Additionally, you may want to pass in just t
instead of await t
to
doSomethingElse
and performSomethingElse
if those functions have been
designed without assuming the immediate availability of the argument value.
Pushing it with thenables
From the picture above, we see that fetchSomething
will run even if we
don’t need its value in the end because of what fetchSomethingElse
produced. So the computation of fetchSomething
is eventually wasted.
What we truly want in such scenarios is that fetchSomething
should not even
be started unless its value is needed. i.e. We want the computation to be
done “lazily”. With many light I/O applications, the extra consideration for
such laziness may not be worth the additional contractual complexities in the
code, so you’ll want to use it judiciously.
While the Promise
spec doesn’t provide for such laziness, we can exploit
the fact that async
and await
work with “thenables” in general - i.e.
objects that have a then(succ, fail)
method to improve things just a bit
.. perhaps just enough.
function lazy(f, ...args) {
// We have to compute `f` once only. So we need to keep the
// result around. We keep it in a {value:} object.
let result = null;
return {
isLazy: true,
then: (succ, fail) => {
try {
// Compute the function if it hasn't already been computed.
if (!result) {
result = {value: f(...args)};
}
// Whether result.value is a plain value or
// a Promise for a value, this will result in
// an await all through the promise chain, until
// we have the final non-Promise value.
succ(result.value);
} catch (e) {
fail(e);
}
}
};
}
With this definition of laziness, the receiver doesn’t need to know when the
computation is actually kicked off and can just pretend it is a Promise-like
object. Under the hood, the computation will be triggered when needed.

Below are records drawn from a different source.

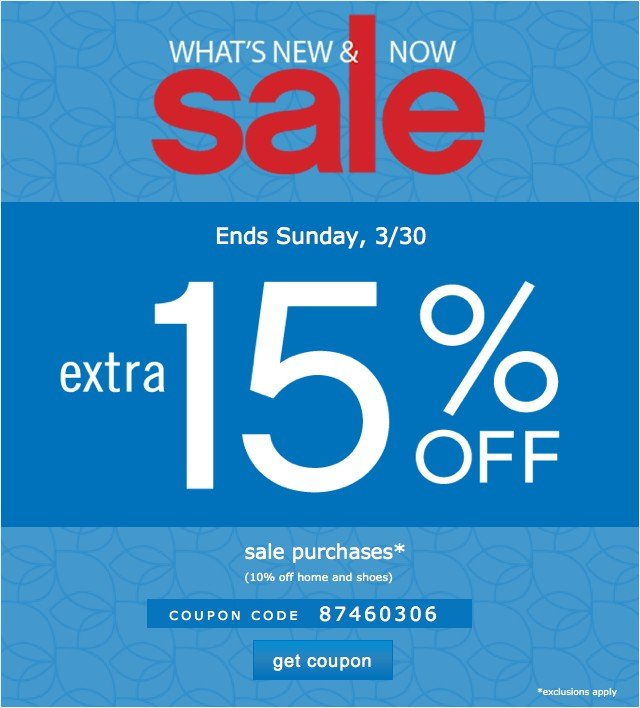 What's new and now sale get coupon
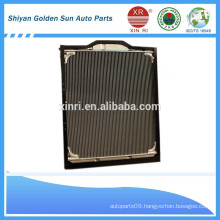 1301N48 Top quality car radiator for Dongfeng truck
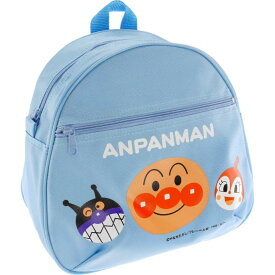 送料無料 アンパンマン 青 リュックサック かばん バッグ キャラクターグッズ アンパンマン ばいきんまん ドキンちゃん ms079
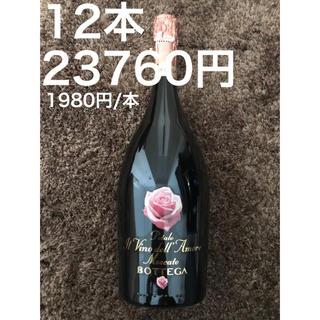 《12本》モスカート ペタロ マツコデラックス大絶賛(シャンパン/スパークリングワイン)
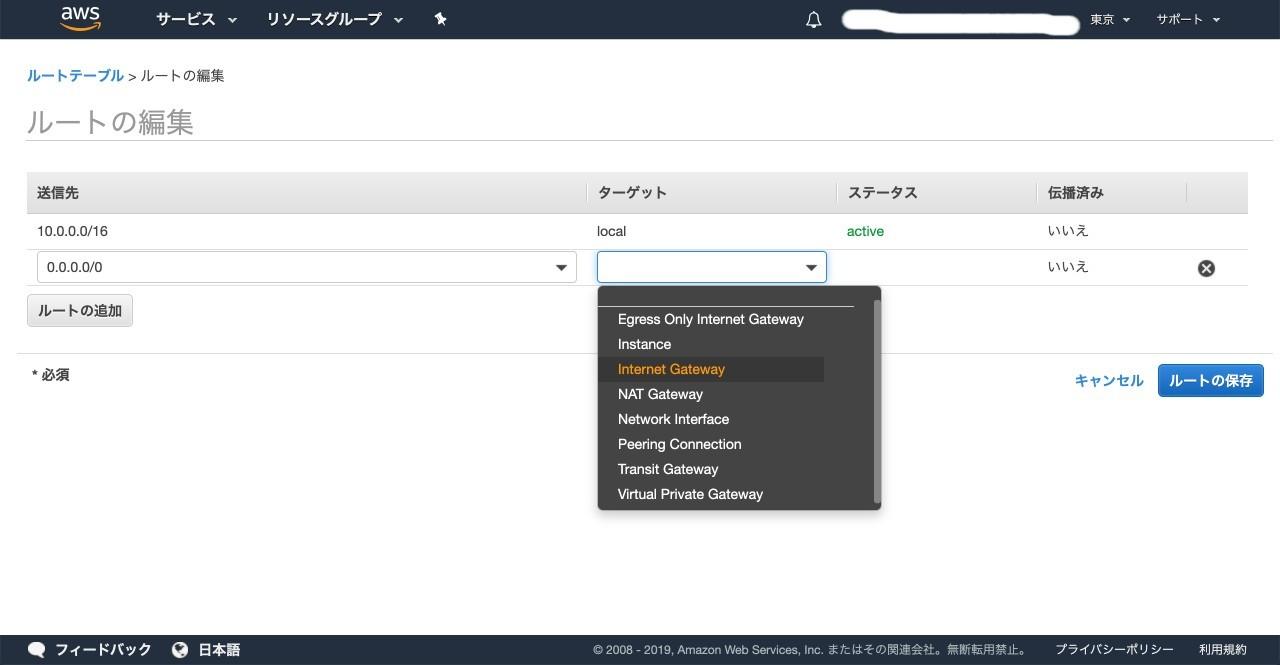 【AWS初心者向け】AWSでWebサーバーとデータベースを構築して ...
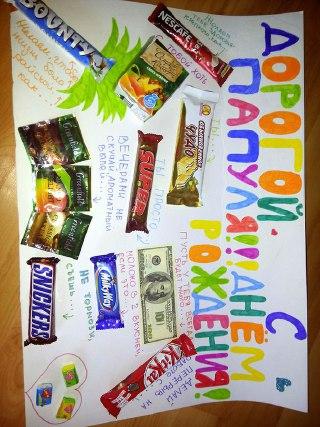 Плакат папе с днем рождения со сладостями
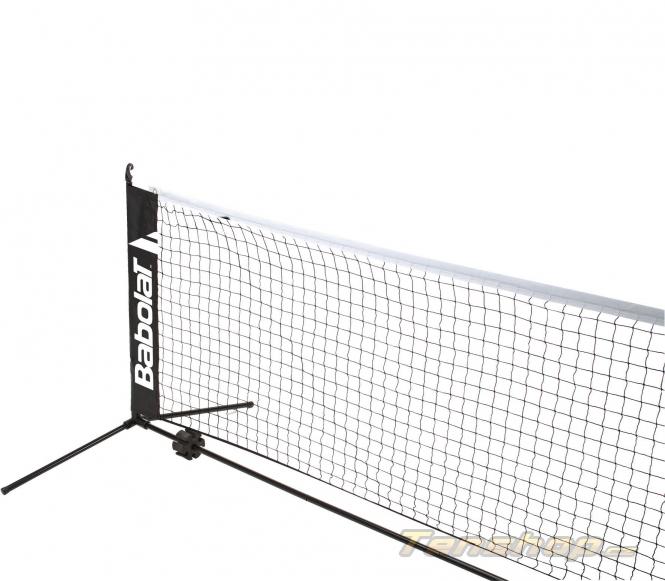 47fc3143f5f Síť na minitenis Babolat Mini Tennis Net - TENshop.cz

However, what “needed” means is still somewhat less general with this. Not
only does “needing a value” mean doing an await value
, doing a return value;
within an async function
also counts. That isn’t ideal if the
returned value is going to be discarded eventually, but this is at least
better than performing some potentially long drawn computation that won’t be
used in the end.
If you want to experience truly elegant implementation of such async coordination using “data flow variables” as a primitive, checkout the Mozart/Oz language.